Les échanges demeurent particulièrement importants pour les pays déficitaires en ressources, qui sont tributaires des importations de produits alimentaires de base et à haute valeur ajoutée. À l’échelle mondiale, la proportion de calories importées dans la consommation totale devrait se stabiliser aux alentours de 20 %, nonobstant des différences régionales. Ainsi, les projections indiquent qu’elle n’atteindra pas moins de 64 % dans la région Proche-Orient et Afrique du Nord. Les exportations jouent quant à elles un rôle important dans le développement de la production agricole dans beaucoup de pays et régions. D’ici 2030, 34 % de la production agricole de l’Amérique latine et des Caraïbes devrait être exportée. Étant donné que les déséquilibres régionaux s’accentuent, le recours à des mesures qui restreignent les échanges (limitations des exportations et des importations, par exemple) pourrait avoir des effets dommageables sur la sécurité alimentaire mondiale et la nutrition, ainsi que sur les moyens de subsistance des agriculteurs.
Les projections concernant les prix présentées dans ces Perspectives conjuguent les évolutions de la consommation et de la production mondiales de produits agricoles sur la base des conditions de marché attendues. Les prix internationaux de la plupart des produits ont augmenté au deuxième semestre 2020, alimentés par une forte demande d'aliments pour animaux en Chine et des contraintes sur la croissance de la production agricole mondiale. Une correction est par conséquent anticipée dans les premières années de la période couverte par les projections. Ensuite, les fondamentaux du marché devraient entraîner une légère baisse des prix réels, sous l’effet des améliorations de la productivité et du ralentissement de la croissance de la demande. La baisse des prix réels risque de peser sur les revenus des agriculteurs, notamment sur ceux des exploitations familiales et de petite taille, qui ne sont pas en mesure d’abaisser leurs coûts suffisamment en améliorant leur productivité. Au cours de la décennie à venir, la variabilité des conditions météorologiques, les ravageurs et les maladies des animaux et des plantes, l’évolution des prix des intrants, des événements macroéconomiques et d’autres incertitudes se traduiront par des écarts avec les prix projetés.

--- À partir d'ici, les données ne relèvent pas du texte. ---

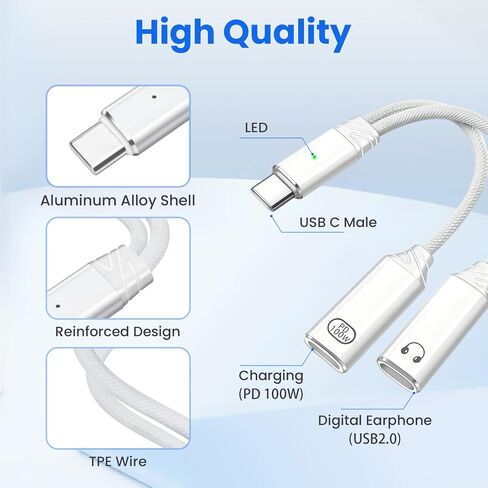 USB C Splitter 1 في 2 Out Out USB-C محول الشحن ، محول نقل/تحويل بيانات/صوتية/بيانات من النوع C PD 100W-أبيض in Kuwait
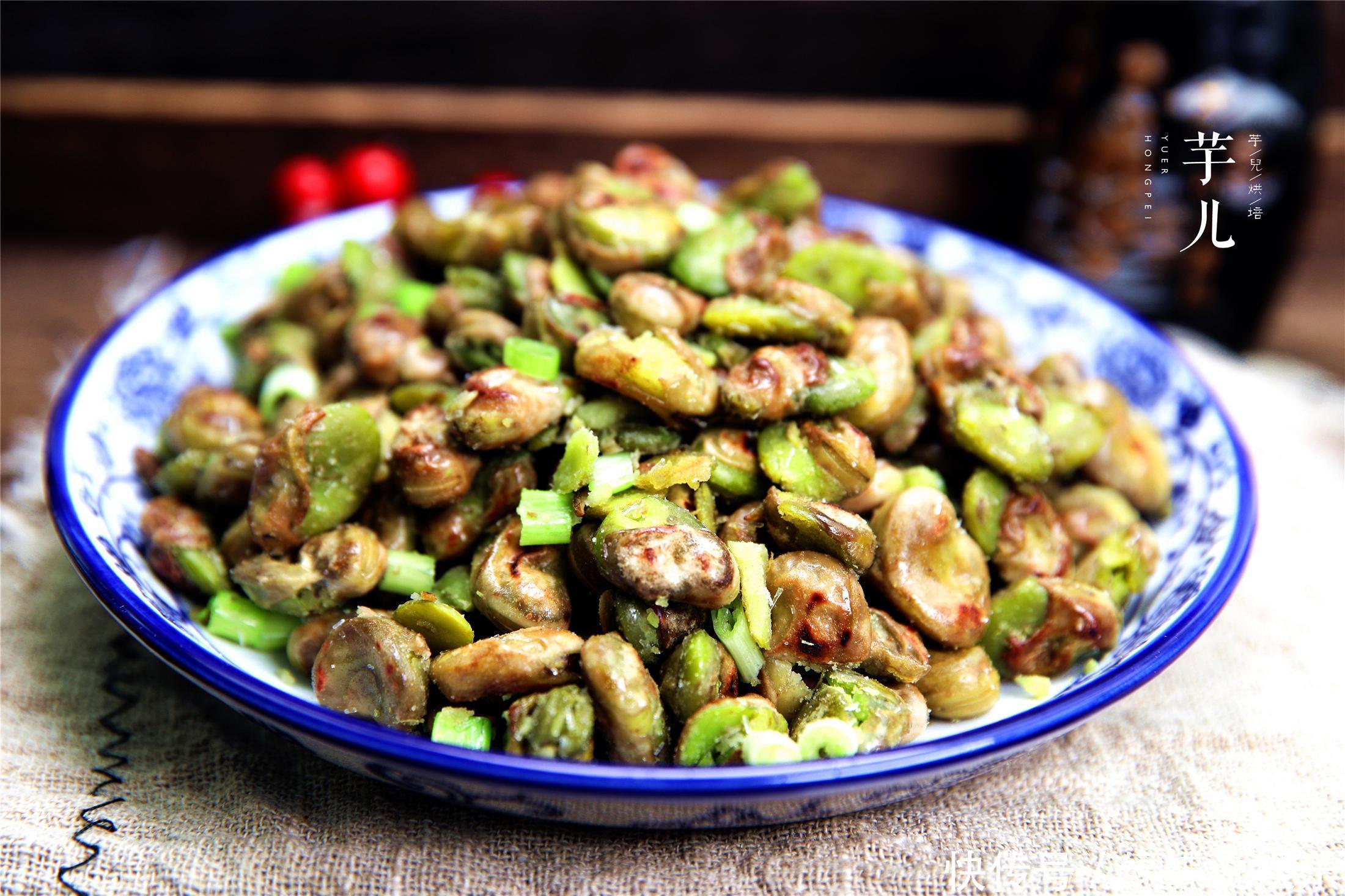 小葱|蚕豆最好吃的做法，简单美味，外酥内嫩，下饭更下酒！家人吃不够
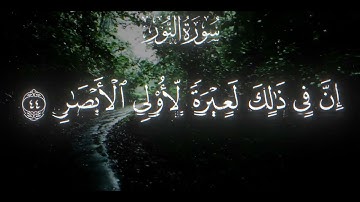 ما تيسر من سورة النور القارئ الشيخ محمد اللحيدان 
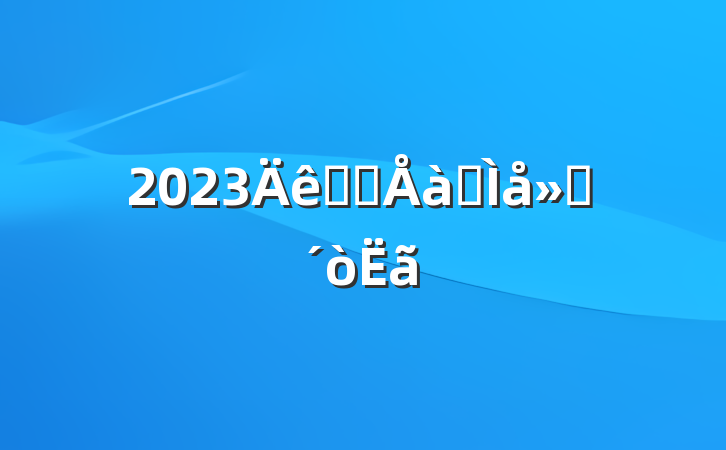 2023ѧϰѵἰ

Les Perspectives agricoles 2021‑30 présentent les grandes tendances des marchés agricoles et alimentaires sur les dix prochaines années en tablant sur une reprise rapide après la pandémie mondiale de COVID‑19 et sur l’absence de modifications majeures des conditions météorologiques et du cadre d’action. Des progrès devraient être obtenus à de nombreux égards, mais pour réaliser le Programme de développement durable à l’horizon 2030 et atteindre les ODD cette même année, des actions concertées et des améliorations supplémentaires sont nécessaires à tous les niveaux, lesquelles requièrent aussi davantage d’efforts de la part du secteur agricole.